Tuttavia continua a permanere una scarsa
consapevolezza del fenomeno da parte dell’opinione pubblica italiana
(Mercalli, 2009), proprio quando a livello mondiale tali dati
scientifici sono sempre più spesso recepiti (dal semplice
cittadino alla politica) ed è stata superata l’idea che essere
consapevoli del cambiamento climatico non vuol dire appartenere ad
un determinato schieramento politico. Infatti ancora oggi, nel
2010, le istituzioni italiane continuano a dare linee molto
contraddittorie e a volte contrastanti in merito alle modifiche in
atto, mentre la comunità scientifica internazionale è ormai
complessivamente concorde nell’affermare che dati non devono essere
più oggetto di pretestuose e futili polemiche. Probabilmente,
sarebbe il momento di andare avanti sulla base di quanto ormai
assodato (e non più in discussione), cercando solo di comprendere
meglio quale sarà l’entità e la portata del cambiamento in atto e
quindi le incertezze che necessariamente lo caratterizzano.

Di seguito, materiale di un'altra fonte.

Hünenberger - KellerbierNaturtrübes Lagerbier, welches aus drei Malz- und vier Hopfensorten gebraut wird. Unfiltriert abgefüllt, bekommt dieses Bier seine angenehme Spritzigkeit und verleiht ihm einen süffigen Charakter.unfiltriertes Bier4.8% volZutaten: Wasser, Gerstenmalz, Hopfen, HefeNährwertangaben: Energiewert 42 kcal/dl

Può valere la pena di confrontare la stima delle
perdite e dei costi di una politica di riduzione del rischio. Ma
bisognerebbe tener in debito conto che il fenomeno è ormai avviato a
causa delle emissioni del passato e che anche un’azione politica
forte non potrebbe invertire nel breve termine il trend di aumento
della anidride carbonica; di conseguenza continueremmo a pagare
quanto fatto in passato per un periodo abbastanza lungo.
In secondo luogo, i costi di una riduzione delle
emissioni comincerebbero a crescere dalla loro entrata in vigore,
divenendo molto alti nel prossimo futuro.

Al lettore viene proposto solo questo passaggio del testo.